Scripts used in the analysis of Direct RNA nanopore sequencing (DRS) data included in article: Baquero-Perez et al., N6-methyladenosine modification is not a general trait of viral RNA genomes
The module mop_preprocess module from Master of Pores2 pipeline was used to perform basecalling, with guppy (version 3.1.5, model rna_r9.4.1_70bps_hac), and demultiplexing - when needed - with Deeplexicon (version 1.2.0). Then, it also mapped the basecalled reads to the suitable viral reference (for chikungunya: ref/Chikungunya_genome.fa
and for adenovirus: ref/Ad5_transcriptome.fa
) with miniamap2 (version 2.17) with unspliced parameters (-uf -k14 -ax map-ont). Moreover, same parameters were used to align reads to the to the human transcriptome from Ensembl, based on assembly GRCh38 (ref/HomoSapiens_GRCh38_transcriptome.fa.gz).
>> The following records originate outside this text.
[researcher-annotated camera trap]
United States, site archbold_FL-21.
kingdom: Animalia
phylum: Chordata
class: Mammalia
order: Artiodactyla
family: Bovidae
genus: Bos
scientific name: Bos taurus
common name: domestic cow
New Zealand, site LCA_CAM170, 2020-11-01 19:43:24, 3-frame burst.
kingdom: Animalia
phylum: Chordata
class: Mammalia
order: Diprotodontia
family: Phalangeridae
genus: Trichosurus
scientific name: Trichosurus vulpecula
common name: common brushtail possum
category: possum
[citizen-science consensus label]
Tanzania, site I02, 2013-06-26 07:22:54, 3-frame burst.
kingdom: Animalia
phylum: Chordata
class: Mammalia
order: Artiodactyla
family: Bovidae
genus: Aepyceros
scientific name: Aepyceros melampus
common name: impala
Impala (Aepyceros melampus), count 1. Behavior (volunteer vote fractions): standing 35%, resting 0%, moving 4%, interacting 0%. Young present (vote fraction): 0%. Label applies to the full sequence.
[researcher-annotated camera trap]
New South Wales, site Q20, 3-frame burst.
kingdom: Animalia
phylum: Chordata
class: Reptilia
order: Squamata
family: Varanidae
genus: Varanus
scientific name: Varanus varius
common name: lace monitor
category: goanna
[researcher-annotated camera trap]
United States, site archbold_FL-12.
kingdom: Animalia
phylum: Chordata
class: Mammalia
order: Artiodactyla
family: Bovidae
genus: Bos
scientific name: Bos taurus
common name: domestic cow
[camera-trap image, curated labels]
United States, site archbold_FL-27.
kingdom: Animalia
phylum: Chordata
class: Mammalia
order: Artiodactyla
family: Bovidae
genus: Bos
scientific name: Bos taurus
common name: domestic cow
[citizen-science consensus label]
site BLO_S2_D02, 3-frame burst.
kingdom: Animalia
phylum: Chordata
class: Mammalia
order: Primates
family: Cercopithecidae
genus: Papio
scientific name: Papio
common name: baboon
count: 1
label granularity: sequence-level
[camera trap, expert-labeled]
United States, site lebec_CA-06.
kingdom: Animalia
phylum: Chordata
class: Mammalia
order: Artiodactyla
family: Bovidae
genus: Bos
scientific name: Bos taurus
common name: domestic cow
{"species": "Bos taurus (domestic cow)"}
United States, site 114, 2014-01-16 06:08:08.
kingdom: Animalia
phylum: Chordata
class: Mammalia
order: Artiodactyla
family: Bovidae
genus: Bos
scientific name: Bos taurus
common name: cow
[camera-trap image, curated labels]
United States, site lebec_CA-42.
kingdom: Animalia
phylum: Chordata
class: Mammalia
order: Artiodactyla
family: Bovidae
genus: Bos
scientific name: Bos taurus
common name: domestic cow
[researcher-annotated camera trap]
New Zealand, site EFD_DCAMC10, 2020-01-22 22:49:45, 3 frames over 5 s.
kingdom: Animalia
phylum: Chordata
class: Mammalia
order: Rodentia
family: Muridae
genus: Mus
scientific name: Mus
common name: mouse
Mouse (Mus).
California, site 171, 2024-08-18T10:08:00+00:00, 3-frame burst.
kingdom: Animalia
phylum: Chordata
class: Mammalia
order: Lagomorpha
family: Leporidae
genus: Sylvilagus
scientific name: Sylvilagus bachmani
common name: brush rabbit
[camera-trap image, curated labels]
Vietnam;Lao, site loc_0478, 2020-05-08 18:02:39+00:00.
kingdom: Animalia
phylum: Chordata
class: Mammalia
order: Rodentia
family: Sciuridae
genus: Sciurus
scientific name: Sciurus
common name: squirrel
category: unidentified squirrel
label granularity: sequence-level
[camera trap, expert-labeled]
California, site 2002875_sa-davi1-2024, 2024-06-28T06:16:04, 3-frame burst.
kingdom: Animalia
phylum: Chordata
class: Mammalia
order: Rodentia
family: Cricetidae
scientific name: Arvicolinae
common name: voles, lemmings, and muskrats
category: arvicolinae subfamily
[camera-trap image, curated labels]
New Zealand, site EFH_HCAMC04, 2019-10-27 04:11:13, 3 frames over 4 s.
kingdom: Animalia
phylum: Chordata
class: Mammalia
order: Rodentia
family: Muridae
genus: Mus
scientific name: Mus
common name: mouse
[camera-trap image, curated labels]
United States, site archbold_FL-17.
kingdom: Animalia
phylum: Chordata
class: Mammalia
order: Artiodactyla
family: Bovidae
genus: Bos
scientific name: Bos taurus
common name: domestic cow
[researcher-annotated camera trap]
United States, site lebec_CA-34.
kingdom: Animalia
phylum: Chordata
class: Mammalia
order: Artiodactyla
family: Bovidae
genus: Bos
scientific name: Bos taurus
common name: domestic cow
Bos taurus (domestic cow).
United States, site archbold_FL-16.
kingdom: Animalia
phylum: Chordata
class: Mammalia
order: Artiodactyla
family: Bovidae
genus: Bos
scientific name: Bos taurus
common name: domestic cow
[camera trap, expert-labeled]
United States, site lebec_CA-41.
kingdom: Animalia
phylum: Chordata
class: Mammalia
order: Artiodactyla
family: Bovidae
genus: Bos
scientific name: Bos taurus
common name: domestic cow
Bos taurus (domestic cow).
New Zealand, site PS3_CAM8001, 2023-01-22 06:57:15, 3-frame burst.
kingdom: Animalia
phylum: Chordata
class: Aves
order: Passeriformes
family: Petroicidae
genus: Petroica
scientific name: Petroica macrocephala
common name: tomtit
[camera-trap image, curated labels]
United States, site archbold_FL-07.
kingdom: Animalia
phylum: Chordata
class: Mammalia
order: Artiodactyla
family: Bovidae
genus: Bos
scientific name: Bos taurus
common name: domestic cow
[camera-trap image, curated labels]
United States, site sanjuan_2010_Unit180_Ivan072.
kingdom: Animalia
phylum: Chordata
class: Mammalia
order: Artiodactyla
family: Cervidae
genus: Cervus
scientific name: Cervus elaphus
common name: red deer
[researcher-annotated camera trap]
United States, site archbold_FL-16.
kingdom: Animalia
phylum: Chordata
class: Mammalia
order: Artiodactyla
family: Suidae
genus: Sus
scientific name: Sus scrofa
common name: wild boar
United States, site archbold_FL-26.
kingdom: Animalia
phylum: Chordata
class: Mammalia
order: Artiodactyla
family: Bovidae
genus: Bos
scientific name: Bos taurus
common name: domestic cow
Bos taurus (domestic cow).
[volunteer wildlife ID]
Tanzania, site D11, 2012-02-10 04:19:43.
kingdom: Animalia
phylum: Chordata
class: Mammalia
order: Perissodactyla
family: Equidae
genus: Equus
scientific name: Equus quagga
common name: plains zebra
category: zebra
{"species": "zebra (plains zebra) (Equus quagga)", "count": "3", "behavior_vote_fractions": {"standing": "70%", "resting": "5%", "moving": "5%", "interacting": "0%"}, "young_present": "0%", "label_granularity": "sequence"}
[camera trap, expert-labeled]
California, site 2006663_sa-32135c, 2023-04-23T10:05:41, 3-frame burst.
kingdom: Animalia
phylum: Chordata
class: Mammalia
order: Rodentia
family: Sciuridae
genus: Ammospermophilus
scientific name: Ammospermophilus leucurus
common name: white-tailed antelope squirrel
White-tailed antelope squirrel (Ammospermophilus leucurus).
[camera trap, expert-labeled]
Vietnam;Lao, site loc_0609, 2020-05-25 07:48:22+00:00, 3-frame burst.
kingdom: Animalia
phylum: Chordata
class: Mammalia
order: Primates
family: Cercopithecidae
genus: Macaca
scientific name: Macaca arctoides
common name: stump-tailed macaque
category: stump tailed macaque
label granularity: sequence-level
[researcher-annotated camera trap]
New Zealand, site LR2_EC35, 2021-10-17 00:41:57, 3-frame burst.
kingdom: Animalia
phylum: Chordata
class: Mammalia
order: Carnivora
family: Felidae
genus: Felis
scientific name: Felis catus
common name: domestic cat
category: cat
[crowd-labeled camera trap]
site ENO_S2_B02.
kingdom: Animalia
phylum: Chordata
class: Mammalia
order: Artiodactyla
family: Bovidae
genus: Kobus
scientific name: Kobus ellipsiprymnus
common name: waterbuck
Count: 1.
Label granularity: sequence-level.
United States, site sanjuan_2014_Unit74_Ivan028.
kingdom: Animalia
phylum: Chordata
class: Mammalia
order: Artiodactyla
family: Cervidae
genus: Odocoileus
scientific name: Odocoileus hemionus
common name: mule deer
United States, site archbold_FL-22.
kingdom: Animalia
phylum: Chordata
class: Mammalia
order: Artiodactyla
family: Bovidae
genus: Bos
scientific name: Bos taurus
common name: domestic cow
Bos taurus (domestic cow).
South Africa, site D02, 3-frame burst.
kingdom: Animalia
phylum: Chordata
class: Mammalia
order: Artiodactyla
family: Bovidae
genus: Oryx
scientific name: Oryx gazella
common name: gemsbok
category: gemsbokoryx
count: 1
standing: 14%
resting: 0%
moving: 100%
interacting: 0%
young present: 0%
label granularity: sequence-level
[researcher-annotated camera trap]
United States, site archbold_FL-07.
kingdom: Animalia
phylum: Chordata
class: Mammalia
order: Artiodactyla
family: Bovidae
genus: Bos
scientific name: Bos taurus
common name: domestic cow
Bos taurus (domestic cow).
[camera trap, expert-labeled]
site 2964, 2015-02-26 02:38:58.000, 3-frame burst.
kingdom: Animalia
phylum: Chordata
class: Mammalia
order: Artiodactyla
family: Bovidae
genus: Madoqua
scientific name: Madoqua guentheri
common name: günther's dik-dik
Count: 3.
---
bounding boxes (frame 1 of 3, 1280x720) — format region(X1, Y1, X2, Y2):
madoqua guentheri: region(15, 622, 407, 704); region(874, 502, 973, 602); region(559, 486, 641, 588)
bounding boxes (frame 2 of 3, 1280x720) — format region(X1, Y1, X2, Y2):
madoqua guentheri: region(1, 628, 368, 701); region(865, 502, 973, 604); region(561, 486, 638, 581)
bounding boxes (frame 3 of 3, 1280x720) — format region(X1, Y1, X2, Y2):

To execute this module, please add these parameters into both params.config
and tools_opt.tsv
files and run the command below:
nextflow run mop_preprocess.nf -with-singularity -bg > log.txt
- Generate bed file from bam file to know the alignment start and end for each read:
bedtools bamtobed -i CHK-HEK-Rep1.bam > CHK-HEK-Rep1.bam.bed
- Extracting reads' ID from full length reads:
#Subgenomic full-length reads:
awk '{if ($1=="chikungunya" && $2<=8067 && $2>=7567 && $3>=11700) {print $4}}' CHK-HEK-Rep1.bam.bed > SubgenomicReads_CHK-HEK-Rep1.txt
#Genomic full-length reads:
awk '{if ($1=="chikungunya" && $3-$2>=4517) {print $4}}' CHK-HEK-Rep1.bam.bed > GenomicReads_CHK-HEK-Rep1.txt
- Extracting basecalled fast5, fastq and alignments from full-length reads:
To extract basecalled fast5, fastq and alignments from full-length reads from specific samples, please use the script and the code below:
#Usage:
bash ./scripts/Full_Length/FullLength_Basecalled_Fastq_Bam.sh /path/input/sample output_folder full-length_readsIDs.txt
#Examples:
bash ./scripts/Full_Length/FullLength_Basecalled_Fastq_Bam.sh CHK-HEK-Rep1 CHK-HEK-Rep1_SubgenomicFullLength SubgenomicReads_CHK-HEK-Rep1.txt
EpiNano, Nanopolish, Tombo and Nanocompore were run by the module mop_mod module from Master of Pores2 with the default options for both EpiNano and Nanopolish whereas Tombo was run with additional options --percent-to-filter 80
and --multiprocess-region-size 50
. Finally, Nanocompore was run with --downsample_high_coverage 5000
. To execute this module, please add these parameters into tools_opt.tsv
file and run the command below:
nextflow run mop_mod.nf -with-singularity -bg > log.txt
NanoConsensus was run by the module mop_consensus from Master of Pores2 with both default parameters and relaxed ones (--MZS 3.75
and --NC 4
).
nextflow run mop_consensus.nf -with-singularity -bg > log.txt
- Singularity (version 3.2.1)
- Nextflow (version 23.04.1)
- Bedtools (version 2.29.2)
Baquero-Perez B*, Yonchez ID*, Delgado-Tejedor A*, Medina R,Puig-Torrents M, Sudbery I, Begik O, Wilson SA, Novoa EM, Diez J. N6-methyladenosine modification is not a general trait of viral RNA genomes. Nature Communications 2024.